*KUTIPAN HALAMAN*:
Para ulama mujtahid telah menyepakati (ijma') bahwa seorang perempuan
boleh keluar rumah dalam keadaan terbuka wajahnya dan keharusan bagi orang
laki-laki untuk tidak memandang dengan syahwat, jika memang perempuan tersebut
menutup seluruh tubuhnya kecuali muka dan kedua telapak tangannya. Ijma' ini telah dinukil oleh banyak ulama, di antaranya al Imam al
Mujtahid Ibnu Jarir ath-Thabari, al Qadli 'Iyadl al Maliki dalam al
Ikmal, Imam al Haramayn al Juwayni, al Qaffal asy-Syasyi, al Imam ar-Razi,
bahkan Ibnu Hajar al Haytami menukil dari sekelompok ulama yang menyebutkan
ijma' dalam masalah ini.
Allah ta'ala berfirman
:
)ولا يبدين زينتهن إلا ما ظهر منها
( (سورة النور : 31 )

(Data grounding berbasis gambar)
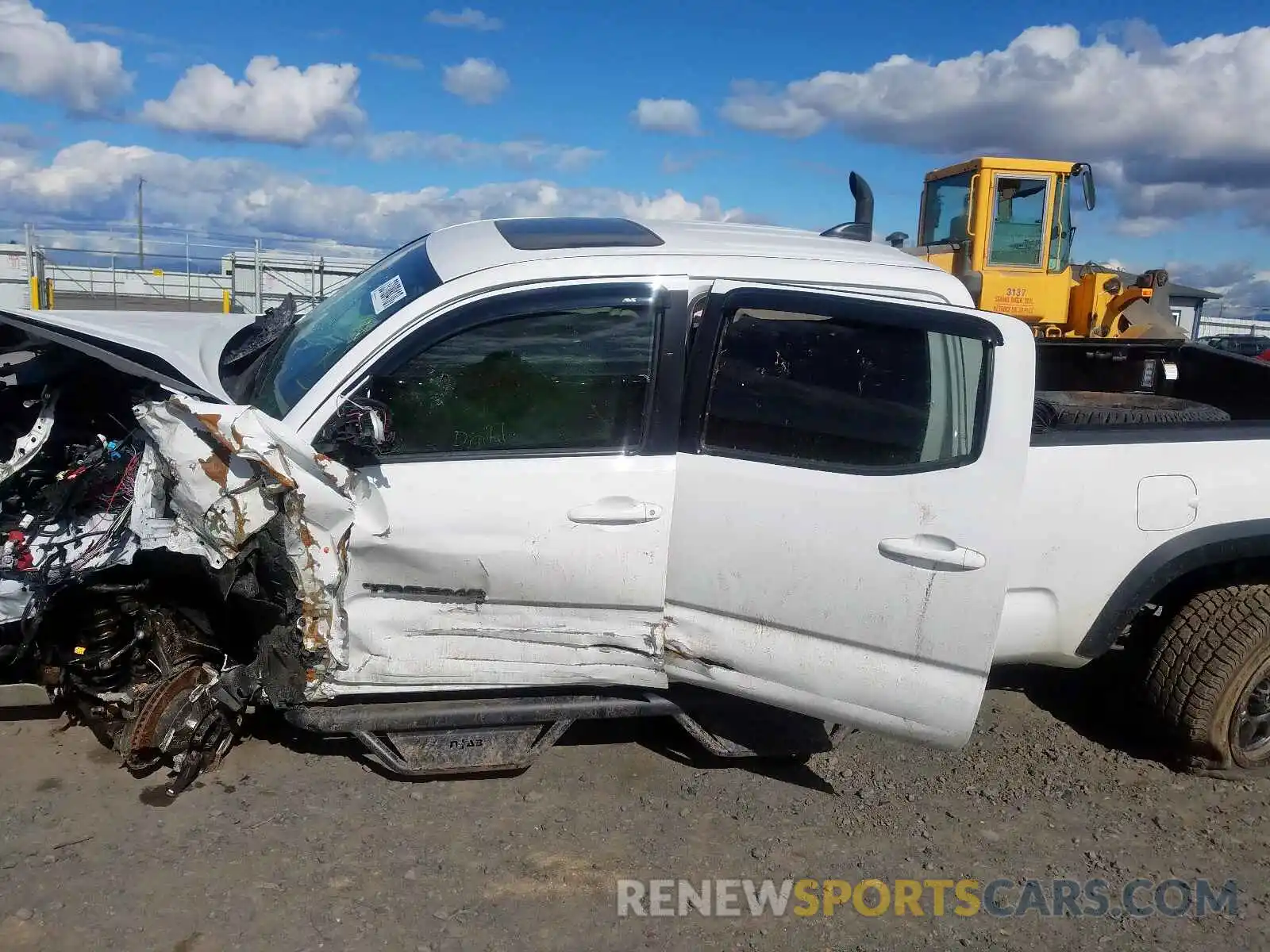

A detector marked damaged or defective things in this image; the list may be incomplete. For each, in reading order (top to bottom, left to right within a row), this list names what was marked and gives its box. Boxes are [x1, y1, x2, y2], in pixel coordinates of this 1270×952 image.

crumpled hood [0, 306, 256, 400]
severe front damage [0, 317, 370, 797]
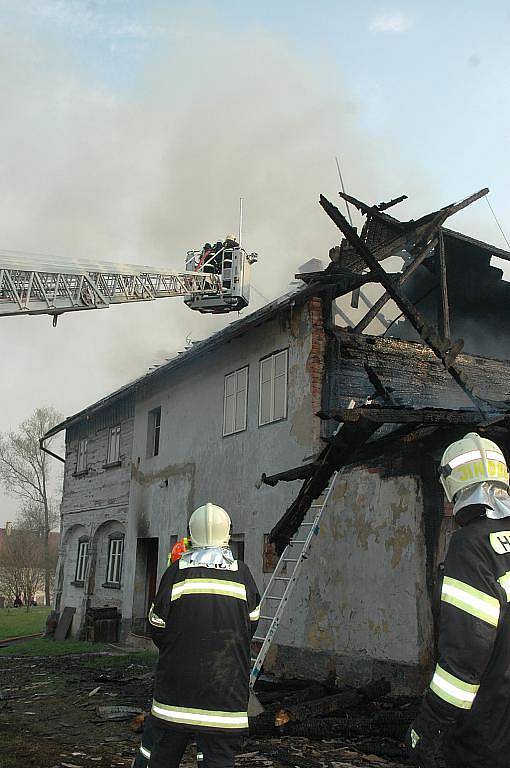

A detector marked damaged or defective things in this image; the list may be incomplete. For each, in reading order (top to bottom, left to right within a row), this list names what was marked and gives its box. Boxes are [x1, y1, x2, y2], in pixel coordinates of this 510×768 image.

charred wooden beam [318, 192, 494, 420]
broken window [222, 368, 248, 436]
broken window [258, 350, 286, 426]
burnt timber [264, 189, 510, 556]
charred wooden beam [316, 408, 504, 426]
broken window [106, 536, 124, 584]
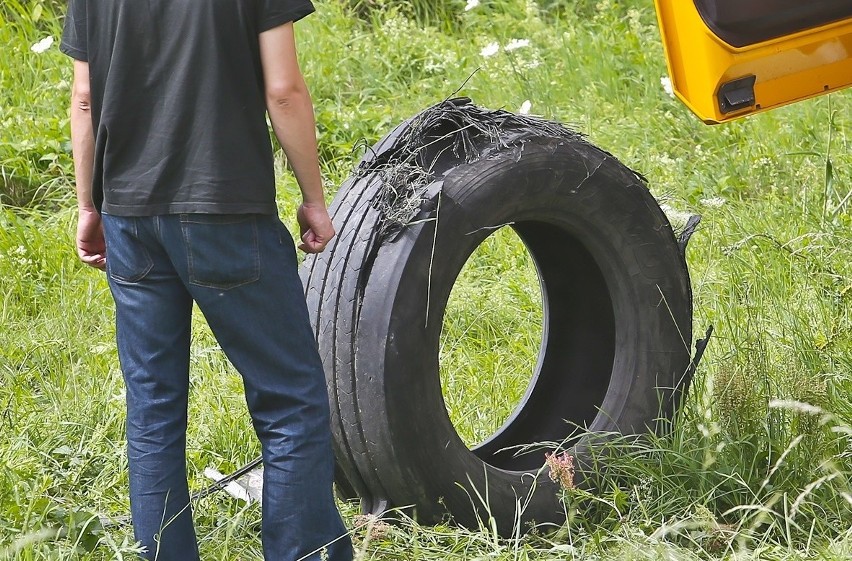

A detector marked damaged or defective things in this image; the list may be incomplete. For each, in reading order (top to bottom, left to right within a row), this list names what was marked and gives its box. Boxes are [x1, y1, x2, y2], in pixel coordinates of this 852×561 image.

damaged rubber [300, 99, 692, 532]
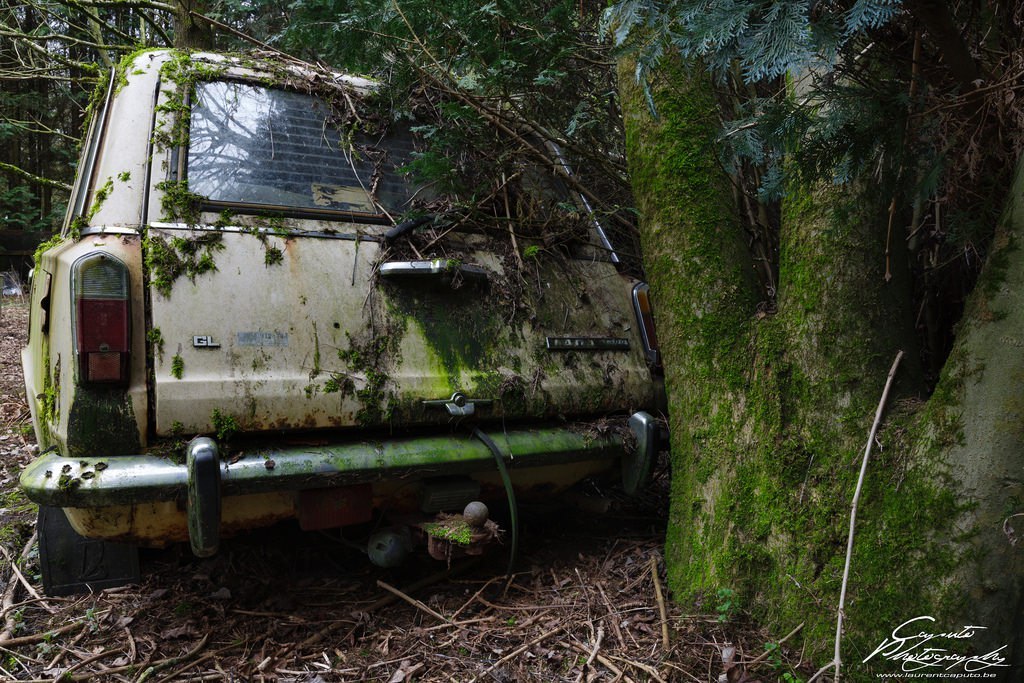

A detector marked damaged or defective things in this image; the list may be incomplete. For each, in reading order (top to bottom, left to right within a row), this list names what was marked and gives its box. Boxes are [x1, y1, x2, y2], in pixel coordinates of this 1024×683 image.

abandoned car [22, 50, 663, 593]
==
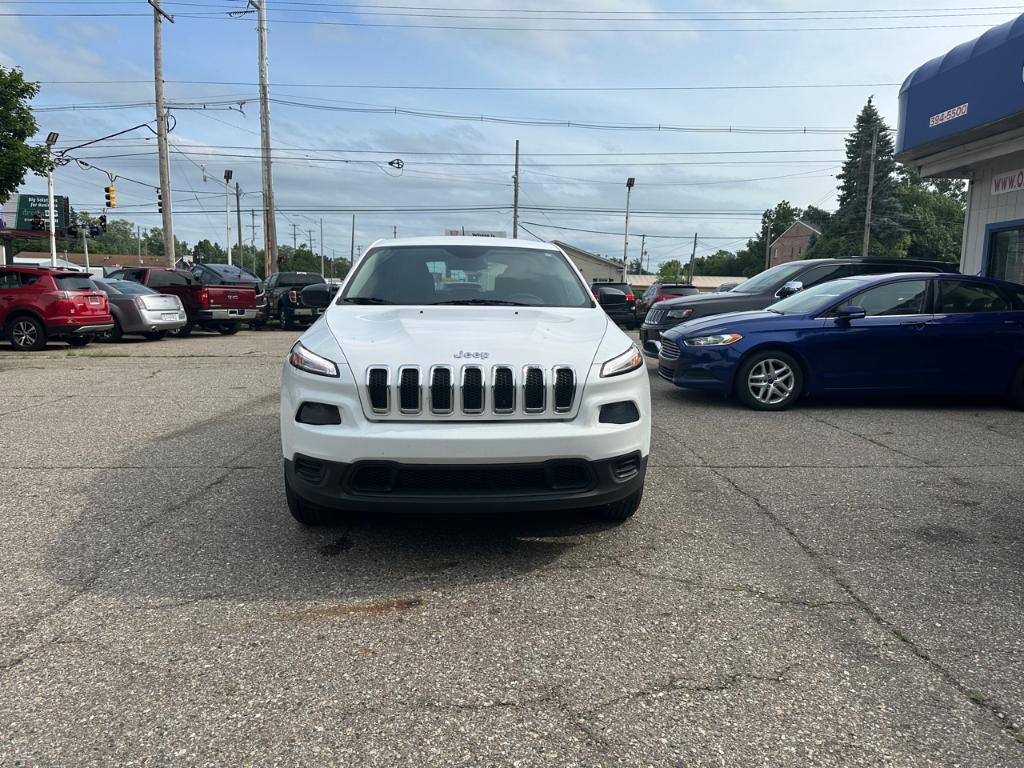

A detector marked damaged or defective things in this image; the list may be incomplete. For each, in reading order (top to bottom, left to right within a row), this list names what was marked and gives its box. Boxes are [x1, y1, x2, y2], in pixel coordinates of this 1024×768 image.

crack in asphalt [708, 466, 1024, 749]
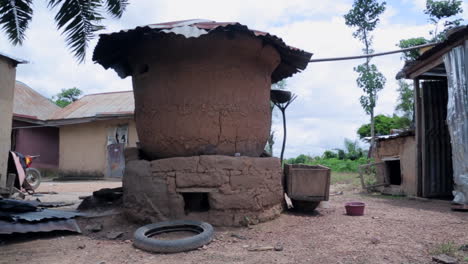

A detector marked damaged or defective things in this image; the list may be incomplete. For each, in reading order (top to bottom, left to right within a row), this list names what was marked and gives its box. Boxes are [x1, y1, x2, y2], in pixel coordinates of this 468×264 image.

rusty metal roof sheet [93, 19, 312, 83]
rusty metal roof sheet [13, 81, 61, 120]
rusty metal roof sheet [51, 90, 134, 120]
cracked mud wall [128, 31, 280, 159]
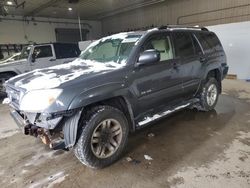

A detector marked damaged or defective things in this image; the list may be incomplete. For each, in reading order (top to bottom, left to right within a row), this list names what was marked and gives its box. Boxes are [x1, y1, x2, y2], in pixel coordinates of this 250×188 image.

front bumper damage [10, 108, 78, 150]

*ISI TUGAS LATIHAN*:
(1) Jawab pertanyaan berikut berdasarkan teks tentang ijma' ulama:
(a) Bagian tubuh apa saja yang dikecualikan ketika perempuan menutup seluruh tubuhnya?
(b) Apa keharusan bagi orang laki-laki menurut ijma' tersebut?
(c) Dalam karya apa al Qadli 'Iyadl al Maliki menukil ijma' ini?
(2) Kutip bagian teks tentang ijma' ulama mulai dari "Para ulama mujtahid" hingga dan termasuk "النور : 31 )".
Materi tersebut merupakan bahan terpisah yang tidak berhubungan dengan teks tentang ijma' ulama.

*JAWABAN SECARA BERURUTAN*:
(1)
(a) Muka dan kedua telapak tangannya.
(b) Tidak memandang dengan syahwat.
(c) Dalam al Ikmal.

(2)
Para ulama mujtahid telah menyepakati (ijma') bahwa seorang perempuan
boleh keluar rumah dalam keadaan terbuka wajahnya dan keharusan bagi orang
laki-laki untuk tidak memandang dengan syahwat, jika memang perempuan tersebut
menutup seluruh tubuhnya kecuali muka dan kedua telapak tangannya. Ijma' ini telah dinukil oleh banyak ulama, di antaranya al Imam al
Mujtahid Ibnu Jarir ath-Thabari, al Qadli 'Iyadl al Maliki dalam al
Ikmal, Imam al Haramayn al Juwayni, al Qaffal asy-Syasyi, al Imam ar-Razi,
bahkan Ibnu Hajar al Haytami menukil dari sekelompok ulama yang menyebutkan
ijma' dalam masalah ini.
Allah ta'ala berfirman
:
)ولا يبدين زينتهن إلا ما ظهر منها
( (سورة النور : 31 )